Many chambers serve individual communities within a larger neighborhood or region. Most chamber executives could draw a circle on the map with an hour driving radius and encompass multiple chambers.
For me, that circle includes 19 local chambers and several economic development organizations. Some are large, multiple community chambers; others are small, hyper-local organizations. All are doing their best to support their local business communities.
Too often, we see each other as competition; at our best, we’re good neighbors and supportive colleagues. Sound familiar?
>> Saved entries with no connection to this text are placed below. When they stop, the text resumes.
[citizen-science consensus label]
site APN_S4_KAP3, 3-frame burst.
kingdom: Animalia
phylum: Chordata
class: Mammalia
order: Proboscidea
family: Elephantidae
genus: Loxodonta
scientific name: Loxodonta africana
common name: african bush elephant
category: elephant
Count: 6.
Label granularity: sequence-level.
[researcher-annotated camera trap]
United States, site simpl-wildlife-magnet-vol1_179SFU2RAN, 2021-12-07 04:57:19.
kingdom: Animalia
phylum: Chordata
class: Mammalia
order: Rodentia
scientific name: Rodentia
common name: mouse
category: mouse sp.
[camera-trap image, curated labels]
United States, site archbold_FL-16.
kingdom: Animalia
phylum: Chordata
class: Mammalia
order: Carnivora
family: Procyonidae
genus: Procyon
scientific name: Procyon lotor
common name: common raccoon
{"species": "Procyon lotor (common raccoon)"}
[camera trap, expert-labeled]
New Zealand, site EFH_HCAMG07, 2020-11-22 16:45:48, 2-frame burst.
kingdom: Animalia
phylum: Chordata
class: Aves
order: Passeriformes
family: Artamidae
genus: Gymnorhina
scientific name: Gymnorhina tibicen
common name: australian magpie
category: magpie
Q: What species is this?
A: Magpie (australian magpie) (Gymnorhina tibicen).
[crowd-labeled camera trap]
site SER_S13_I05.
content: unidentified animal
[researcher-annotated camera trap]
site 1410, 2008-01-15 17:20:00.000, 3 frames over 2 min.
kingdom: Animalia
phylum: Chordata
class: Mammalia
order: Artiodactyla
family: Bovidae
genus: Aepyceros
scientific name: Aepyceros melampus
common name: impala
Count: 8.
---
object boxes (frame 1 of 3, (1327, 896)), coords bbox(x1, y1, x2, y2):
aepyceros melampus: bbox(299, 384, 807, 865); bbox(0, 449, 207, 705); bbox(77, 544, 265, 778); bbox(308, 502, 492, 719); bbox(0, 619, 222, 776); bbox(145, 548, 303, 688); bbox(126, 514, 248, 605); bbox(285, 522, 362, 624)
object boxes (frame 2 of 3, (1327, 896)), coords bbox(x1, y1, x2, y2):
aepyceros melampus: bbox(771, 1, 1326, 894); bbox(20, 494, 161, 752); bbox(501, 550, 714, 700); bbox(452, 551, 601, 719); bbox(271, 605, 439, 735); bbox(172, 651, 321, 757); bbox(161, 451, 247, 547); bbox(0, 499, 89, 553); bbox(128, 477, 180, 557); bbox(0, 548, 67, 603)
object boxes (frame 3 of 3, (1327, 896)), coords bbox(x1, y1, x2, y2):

Obviously, that many chambers means the same or larger number of communities, each with their own approval processes, political realities, and economic strengths and weaknesses.
Collaboration is Key
Consider the following scenarios:
• A manufacturer loses the lease on their facility and can’t find a suitable facility in your town…but there’s a perfect building in the next town over.
• A technology startup struggles to recruit mid-career talent because the cost of housing in your town has become prohibitive…but several communities within easy commute distances offer housing options at a wide range of price points.
• A new business finds a facility in your community that is perfect for their process, but they’re concerned about the potential for filling highly specialized jobs with local talent…but there’s a university 30 minutes from you.
With the goal of “my town or none,” these scenarios usually result in the existing business leaving the area or the new business choosing to locate somewhere else.
What if, instead, neighboring chambers led their communities to collaborate on business attraction and retention strategies from a truly regional perspective?
If the manufacturer ends up in the next town, don’t their employees get to keep their jobs without relocating?
Won’t they still shop in your town, send their kids to your schools, and support your local nonprofit and cultural communities?
Housing in your town might not work for a particular employee class, but wouldn’t the wider housing market of multiple communities broaden the options and eliminate the obstacle?
If your town has the perfect facility, but the specialized talent is more available near the regional university, doesn’t it make sense to present the entire region as the labor shed for the new business?
Create a Bigger Pie
Collaborating regionally is the key to nurturing a more effective and balanced economy. This approach recognizes and addresses the fact that political jurisdictions overlap and even conflict with each other, missing better possible outcomes for all.
Strategic collaboration gets beyond individual jurisdictions, allowing multiple communities to effectively leverage their collective assets, overcome individual shortcomings, and achieve economic growth in ways not possible by acting alone or at cross purposes.
For individuals and businesses, the region is the functional unit in which they live and operate. Many of us wake up in one city, work in another, and dine, shop and play in many. We regularly drive across city and county borders without a thought or a care.
Our businesses serve marketplaces, both large and small, that depend upon suppliers, workers and customers who rarely reside in a single jurisdiction. Other challenging issues, such as greenhouse gas emissions to homelessness, have no regard for traditional jurisdictional boundaries.
So, why don’t we work to nurture a regional economy instead of staying focused on one city?
Too often, economic development efforts pit communities against each other, driven by a philosophy of scarcity and competition, resulting in an environment where communities are fighting one another for the biggest slice of the pie.
Regional collaboration invites communities to collaborate in a philosophy of abundance where the focus is not on fighting for a bigger slice of the pie, but working together to create a bigger pie.
Regional Approach
Chambers are the perfect place to start building a collaborative regional approach. We know how to build coalitions of diverse interests, convene leaders from multiple community elements, and create the trust needed to make collaboration work.
A regional approach needs to embody traits described by words such as “strategic,” “consensus,” “transparent communication,” “honest broker,” “proactive,” and “resourceful.” Those words to me describe chambers.
Unless the community your chamber serves is either highly remote or large enough to truly be “all things,” it’s time to pull the neighbors together, build a culture of collaboration, and get to work building an amazing regional economy!
Glenn Morris, ACE, is president and CEO of the Santa Maria Valley (CA) Chamber of Commerce and Visitor & Convention Bureau.